--- Problem ---
Print the listing below only from the line that has "Upset couple holding" through the line that has "crumb coated cake", exactly, and drop any picture.

━━ Records provided

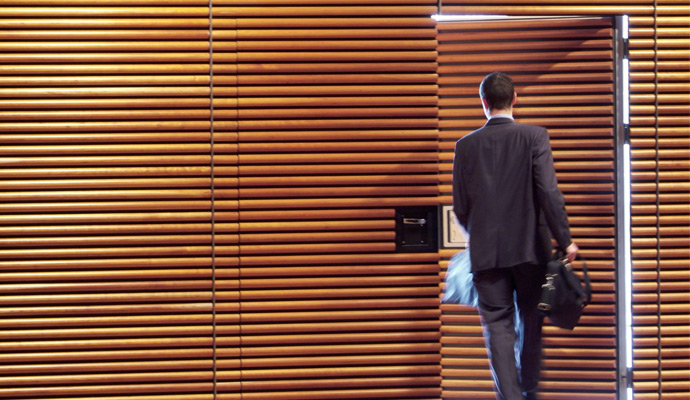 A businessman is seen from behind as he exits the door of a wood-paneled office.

━━━━
━━ Records provided

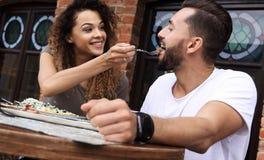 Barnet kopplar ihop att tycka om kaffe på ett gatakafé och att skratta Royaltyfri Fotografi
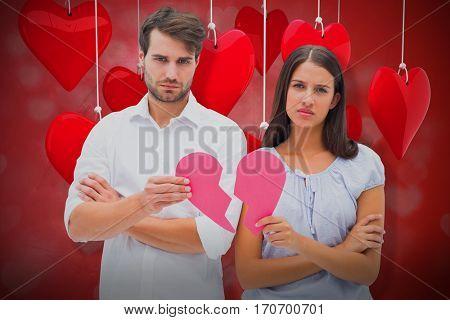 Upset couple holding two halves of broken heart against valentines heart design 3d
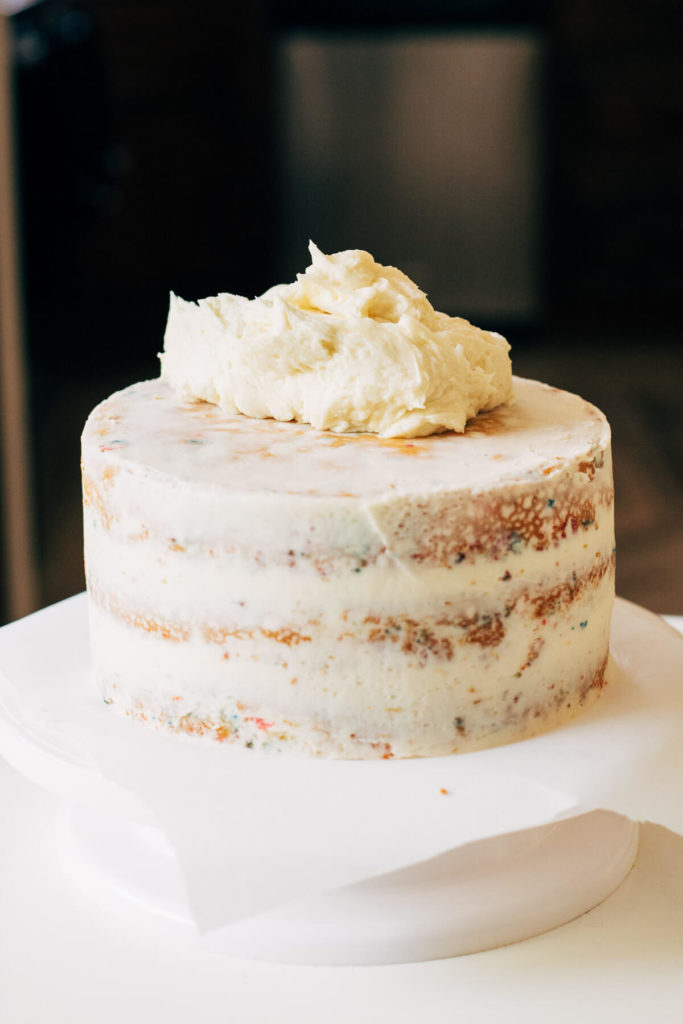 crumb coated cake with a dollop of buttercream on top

━━━━
━━ Records provided

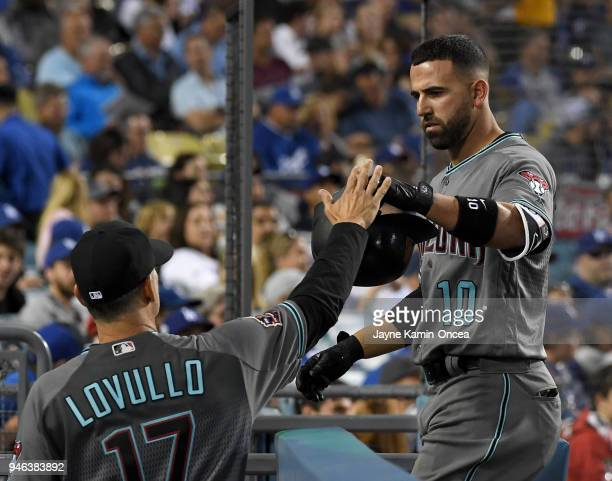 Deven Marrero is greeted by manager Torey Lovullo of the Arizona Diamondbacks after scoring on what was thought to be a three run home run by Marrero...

━━━━

--- Answer area ---
 Upset couple holding two halves of broken heart against valentines heart design 3d
 crumb coated cake with a dollop of buttercream on top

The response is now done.